American Trucking Associations Call California diesel truck sales ban 'Unrealistic'
Posted BY: | NwoReport
California air regulators approved a regulation Friday to ban the sale of traditional combustion trucks – that run of diesel – by 2036 in the state.
The rule must now be approved or denied by President Biden's U.S. Environmental Protection Agency. California's vehicle emissions standards are regularly followed by other states.
Known as Advanced Clean Fleets, this action puts the Golden State on the path toward fully transitioning medium and heavy-duty trucks there to zero-emissions technology by 2045.
Major fleet operators also have the option to begin that process next year.
Big rigs, local delivery, and government fleets must transition by 2035, garbage trucks and local buses must be zero-emission by 2039 and all other vehicles covered by the rules must be zero-emission by 2042, according to the office of Gov. Gavin Newsom.
Companies would be required to disclose their use of big rigs by 2024.
This adds to California's Advanced Clean Trucks rule, which was approved by the Biden administration in March.

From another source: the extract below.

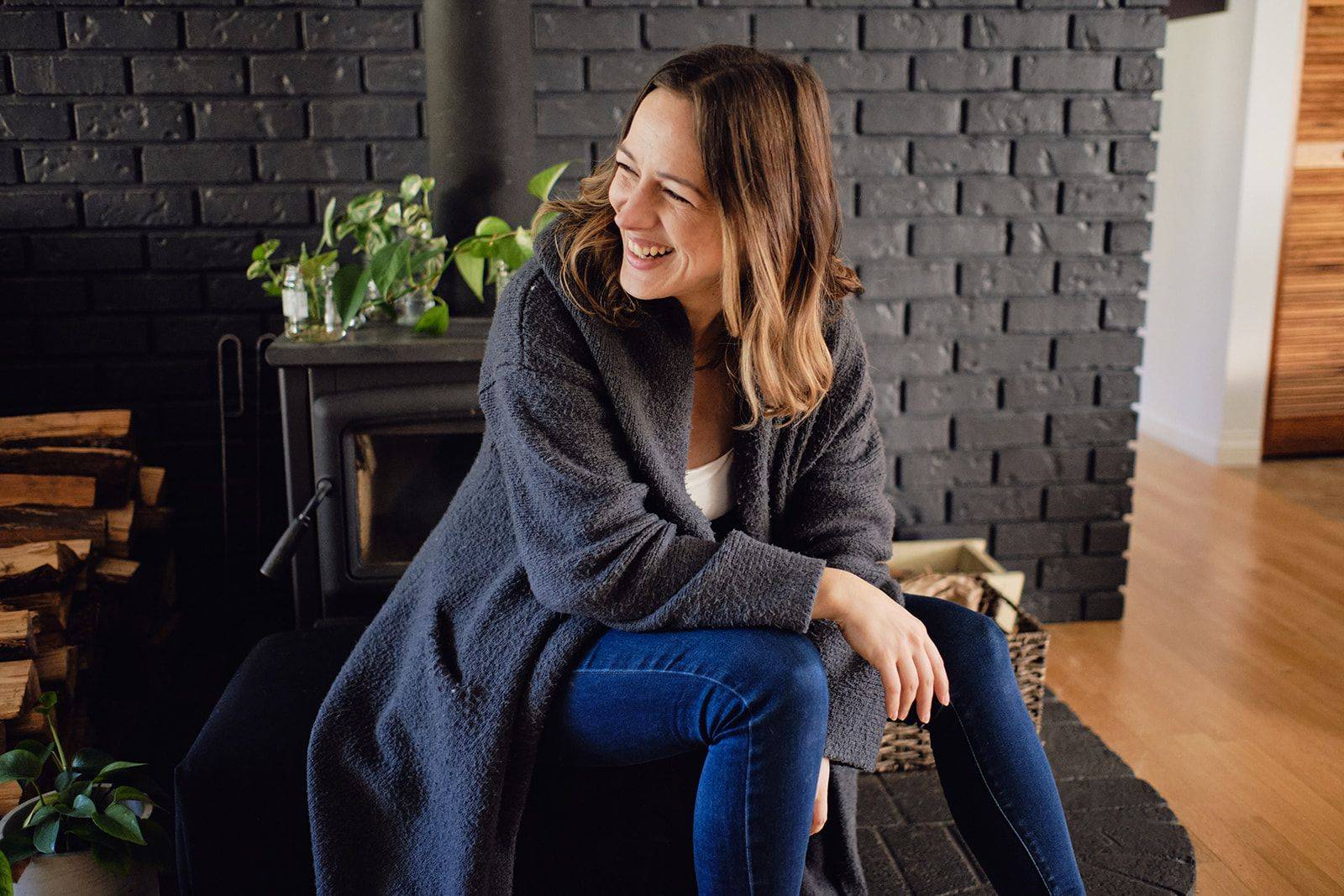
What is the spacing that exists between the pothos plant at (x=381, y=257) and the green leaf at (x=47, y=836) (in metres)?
0.85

That rule requires manufacturers to accelerate sales of new zero-emissions heavy-duty trucks by 2035.
The California Air Resources Board also OKed a first-in-the-country rule to limit train pollution.

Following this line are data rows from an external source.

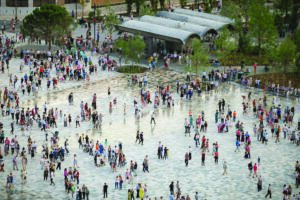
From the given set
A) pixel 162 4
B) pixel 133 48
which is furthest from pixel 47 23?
pixel 162 4

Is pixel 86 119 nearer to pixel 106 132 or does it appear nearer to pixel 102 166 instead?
pixel 106 132

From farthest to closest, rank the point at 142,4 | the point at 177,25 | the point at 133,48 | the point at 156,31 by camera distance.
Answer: the point at 142,4, the point at 177,25, the point at 156,31, the point at 133,48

That regulation aims to accelerate cleaner locomotive technologies, limit idling and require newly built passenger and freight trains to be zero-emissions by 2030 and 2035, respectively.
"The two regulations work in tandem to drastically cut air pollution – especially in disadvantaged communities – and achieve Governor Newsom's bold vision for [zero emissions vehicles] in California," the governor's office said in a release, noting that vulnerable communities located near trucking corridors and warehouse locations have some of the worst air nationwide.
Of the top 10 most ozone-polluted cities in the U.S., six are in California, according to an American Lung Association's State of the Air report.